=== Text ===
┌────────
In this case, ADMM is another local optimization method, As it need not converge and need not converge to an optimal.
9.1 Nonconvex Constraints
\[\begin{align*} &minimize \quad f(x) \\ &subject\ to \quad x\in \mathcal{S} \end{align*}\]Here ADMM has the form:
\[\begin{align*} &x^{k+1} := \arg\min_{x}(f(x) + (\rho/2)\| x - z^{k} + u^{k} \|_{2}^{2}) \\ &z^{k+1} := \Pi_{\mathcal{S}}(x^{k+1} + u^{k}) \\ &u^{k+1} := u^{k} + x^{k+1} - z^{k+1} \end{align*}\]In general, the projection onto a nonconvex set is hard to compute, but it can be carried out exactly in some special cases:
- Cardinality. If :\(\mathcal{S} = \{ x\mid \mathbb{card}(x) \le c \}\) , then the projection keeps the c largest magnitude elements and zeros out the rest.
- Rank. If S is the set of matrices with rank c, then the projection could be carrying out by keep the top c singular values. i.e. :\(\Pi_{\mathcal{S}}(v) = \sum_{i=1}^{c} \sigma_{i}u_{i}v_{i}^{T}\) .
- Boolean constraints. If :\(\mathcal{S} = \{ x\mid x_{i}\in \{ 0,1\} \}\), then the projection is simply rounding each entry to 0 or 1.
9.1.1 Regressor Selection
Consider the least square regressor selection or feature selection problem:
\[\begin{align*} &minimize \quad \|Ax -b \|_{2}^{2} \\ &subject \ to \quad \mathbb{card}(x) \le c \end{align*}\]Each rows of A is a feature vector, and the corresponding b element is the observation. x is our linear model weight. The cardinality constraint on x is to say that x only has c non-zero elements, i.e. the other feature columns are not used. Which is then called a feature selection process.
In this case, the update of x is exactly the same as Lasso problems, and the z updates are keeping the c largest elements:
function z = keep_largest(z, K)
[val pos] = sort(abs(z), 'descend');
z(pos(K+1:end)) = 0;
end
The result of regressor selection will have exactly the cardinality of c. While we also have the l1 heuristic for solving cardinality problems, for an example the lasso problem. In the l1 heuristic cases, the cardinality is controlled by the penalty weight :\(\lambda\). Compare the result of regressor selection and l1 heuristic:
9.1.2 Factor Model Fitting
The goal is to approximate a symmetric matrix :\(\Sigma\) (an expirical covariance matrix) as a sum of a rank-k matrix and a diagonal positive semidefinite matrix. Using the Frobenius norm to measure the approximation error, we have :
\[\begin{align*} &minimize \quad (1/2)\|X + \mathbb{diag}(d) - \Sigma\|_{F}^{2} \\ &subject\ to \quad X \ge 0, \ \mathbb{Rank}(X) = k, \ d \ge 0 \end{align*}\]
└────────
=== Given task A ===
Answer these about the text on nonconvex constraints, one per line:
(i) What does the projection do under Boolean constraints?
(ii) In the l1 heuristic, what controls the cardinality?
(iii) Which norm measures the approximation error in factor model fitting?
=== Given task B ===
Count the lines of the entries that contain the string "blue", and give only the number.
The entries that follow bear no relation to the text on nonconvex constraints.

=== Data supplied ===
┌────────
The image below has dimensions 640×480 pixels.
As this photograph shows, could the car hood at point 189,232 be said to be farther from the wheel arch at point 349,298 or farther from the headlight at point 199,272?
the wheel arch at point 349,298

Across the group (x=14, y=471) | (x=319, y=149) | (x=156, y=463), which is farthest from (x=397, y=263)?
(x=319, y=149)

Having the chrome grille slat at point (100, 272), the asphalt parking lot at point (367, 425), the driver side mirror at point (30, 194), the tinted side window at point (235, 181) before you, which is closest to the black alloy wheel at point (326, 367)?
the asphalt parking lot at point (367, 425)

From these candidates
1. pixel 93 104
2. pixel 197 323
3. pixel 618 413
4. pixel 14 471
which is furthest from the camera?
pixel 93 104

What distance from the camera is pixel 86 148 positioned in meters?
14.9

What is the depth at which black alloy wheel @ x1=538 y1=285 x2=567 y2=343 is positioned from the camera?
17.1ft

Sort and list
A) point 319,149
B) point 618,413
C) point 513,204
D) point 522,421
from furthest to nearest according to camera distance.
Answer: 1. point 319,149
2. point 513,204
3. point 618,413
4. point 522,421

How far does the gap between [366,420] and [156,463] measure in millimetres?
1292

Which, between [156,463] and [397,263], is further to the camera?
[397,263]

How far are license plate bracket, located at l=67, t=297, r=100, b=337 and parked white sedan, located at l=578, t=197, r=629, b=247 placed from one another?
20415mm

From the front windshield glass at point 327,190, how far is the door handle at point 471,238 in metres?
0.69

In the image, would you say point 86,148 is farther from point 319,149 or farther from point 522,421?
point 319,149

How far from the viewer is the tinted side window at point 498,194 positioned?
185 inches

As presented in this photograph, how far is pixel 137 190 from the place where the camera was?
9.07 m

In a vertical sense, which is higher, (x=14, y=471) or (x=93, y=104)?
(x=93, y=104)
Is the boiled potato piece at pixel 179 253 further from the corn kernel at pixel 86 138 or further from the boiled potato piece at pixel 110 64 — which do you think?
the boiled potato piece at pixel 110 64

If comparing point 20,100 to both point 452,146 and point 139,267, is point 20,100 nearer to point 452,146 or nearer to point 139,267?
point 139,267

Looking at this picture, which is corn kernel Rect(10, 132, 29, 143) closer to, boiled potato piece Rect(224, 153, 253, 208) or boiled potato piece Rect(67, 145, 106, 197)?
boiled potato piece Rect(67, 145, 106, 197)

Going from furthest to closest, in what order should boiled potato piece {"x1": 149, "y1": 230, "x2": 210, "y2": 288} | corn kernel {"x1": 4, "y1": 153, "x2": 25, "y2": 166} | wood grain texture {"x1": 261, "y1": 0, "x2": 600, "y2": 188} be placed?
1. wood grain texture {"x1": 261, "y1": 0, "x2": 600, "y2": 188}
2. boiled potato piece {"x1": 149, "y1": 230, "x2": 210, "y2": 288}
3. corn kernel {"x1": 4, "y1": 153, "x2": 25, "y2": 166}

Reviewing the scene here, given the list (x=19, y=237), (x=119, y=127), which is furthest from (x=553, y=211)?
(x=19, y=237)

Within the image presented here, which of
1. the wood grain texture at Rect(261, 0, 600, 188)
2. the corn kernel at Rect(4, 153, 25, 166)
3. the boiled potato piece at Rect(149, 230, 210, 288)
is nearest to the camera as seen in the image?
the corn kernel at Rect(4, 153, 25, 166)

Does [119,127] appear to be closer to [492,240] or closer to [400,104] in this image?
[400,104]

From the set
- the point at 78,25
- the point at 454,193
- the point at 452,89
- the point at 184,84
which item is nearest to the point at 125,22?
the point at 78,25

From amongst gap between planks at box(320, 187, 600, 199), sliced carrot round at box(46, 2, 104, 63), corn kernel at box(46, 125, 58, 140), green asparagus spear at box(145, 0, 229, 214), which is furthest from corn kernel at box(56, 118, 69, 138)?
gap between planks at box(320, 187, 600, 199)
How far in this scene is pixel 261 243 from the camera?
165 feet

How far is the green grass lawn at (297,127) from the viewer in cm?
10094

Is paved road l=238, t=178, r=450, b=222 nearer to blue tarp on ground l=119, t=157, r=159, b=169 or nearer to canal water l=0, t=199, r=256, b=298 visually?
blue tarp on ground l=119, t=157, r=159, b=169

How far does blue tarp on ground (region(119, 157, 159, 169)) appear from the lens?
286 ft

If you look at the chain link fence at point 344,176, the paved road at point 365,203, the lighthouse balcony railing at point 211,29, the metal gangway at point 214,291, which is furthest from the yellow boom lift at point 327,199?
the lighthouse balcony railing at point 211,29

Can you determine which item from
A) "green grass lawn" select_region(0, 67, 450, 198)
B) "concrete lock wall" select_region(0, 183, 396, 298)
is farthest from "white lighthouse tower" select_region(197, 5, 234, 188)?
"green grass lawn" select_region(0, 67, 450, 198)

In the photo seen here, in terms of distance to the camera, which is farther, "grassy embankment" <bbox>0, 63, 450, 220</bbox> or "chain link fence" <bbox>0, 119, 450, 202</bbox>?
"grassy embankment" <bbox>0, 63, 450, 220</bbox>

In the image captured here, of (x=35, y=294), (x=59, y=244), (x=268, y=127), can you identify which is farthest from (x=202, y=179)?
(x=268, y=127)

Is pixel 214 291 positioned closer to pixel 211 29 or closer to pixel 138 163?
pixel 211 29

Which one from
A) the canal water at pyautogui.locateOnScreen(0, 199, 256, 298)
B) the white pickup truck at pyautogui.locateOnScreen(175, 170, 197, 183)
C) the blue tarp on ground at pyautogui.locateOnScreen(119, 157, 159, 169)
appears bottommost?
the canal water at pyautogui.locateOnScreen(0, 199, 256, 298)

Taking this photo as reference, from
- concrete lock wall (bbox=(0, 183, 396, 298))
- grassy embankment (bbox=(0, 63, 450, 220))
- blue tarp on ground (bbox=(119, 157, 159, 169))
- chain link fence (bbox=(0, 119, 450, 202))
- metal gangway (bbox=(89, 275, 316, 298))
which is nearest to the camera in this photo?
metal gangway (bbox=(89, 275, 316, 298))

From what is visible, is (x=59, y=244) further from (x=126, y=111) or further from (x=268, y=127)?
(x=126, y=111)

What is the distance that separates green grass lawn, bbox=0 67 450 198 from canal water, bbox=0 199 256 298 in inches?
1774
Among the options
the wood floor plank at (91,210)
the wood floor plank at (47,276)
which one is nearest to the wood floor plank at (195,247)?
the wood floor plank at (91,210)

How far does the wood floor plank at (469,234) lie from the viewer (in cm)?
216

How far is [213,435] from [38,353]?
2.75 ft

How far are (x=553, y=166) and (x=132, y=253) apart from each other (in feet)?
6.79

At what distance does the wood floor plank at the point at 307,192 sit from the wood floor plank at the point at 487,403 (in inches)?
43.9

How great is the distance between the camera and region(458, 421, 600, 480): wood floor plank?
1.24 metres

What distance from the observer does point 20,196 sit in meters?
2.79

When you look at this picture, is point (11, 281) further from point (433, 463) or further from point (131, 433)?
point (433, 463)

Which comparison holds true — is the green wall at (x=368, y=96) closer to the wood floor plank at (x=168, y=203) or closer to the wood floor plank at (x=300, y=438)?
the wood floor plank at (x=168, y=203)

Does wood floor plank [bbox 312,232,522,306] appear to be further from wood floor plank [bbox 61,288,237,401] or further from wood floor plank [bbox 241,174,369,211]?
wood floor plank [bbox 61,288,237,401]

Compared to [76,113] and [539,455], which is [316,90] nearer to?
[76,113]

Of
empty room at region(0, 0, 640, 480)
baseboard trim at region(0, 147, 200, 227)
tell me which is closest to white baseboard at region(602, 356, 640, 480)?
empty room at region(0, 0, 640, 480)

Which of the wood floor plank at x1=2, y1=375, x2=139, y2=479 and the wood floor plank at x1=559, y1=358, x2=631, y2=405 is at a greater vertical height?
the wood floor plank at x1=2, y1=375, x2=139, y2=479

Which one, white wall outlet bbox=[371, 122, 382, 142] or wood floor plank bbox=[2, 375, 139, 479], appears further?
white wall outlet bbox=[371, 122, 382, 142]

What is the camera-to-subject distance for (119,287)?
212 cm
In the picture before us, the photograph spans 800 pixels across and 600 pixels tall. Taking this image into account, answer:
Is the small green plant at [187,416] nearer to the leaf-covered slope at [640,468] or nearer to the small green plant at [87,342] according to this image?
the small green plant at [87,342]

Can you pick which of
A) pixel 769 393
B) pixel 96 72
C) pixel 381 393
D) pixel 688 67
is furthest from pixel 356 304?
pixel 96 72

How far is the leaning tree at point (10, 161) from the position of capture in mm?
└────────
=== Complete response A ===
(i) It rounds each entry to 0 or 1.
(ii) The penalty weight λ.
(iii) The Frobenius norm.

=== Complete response B ===
5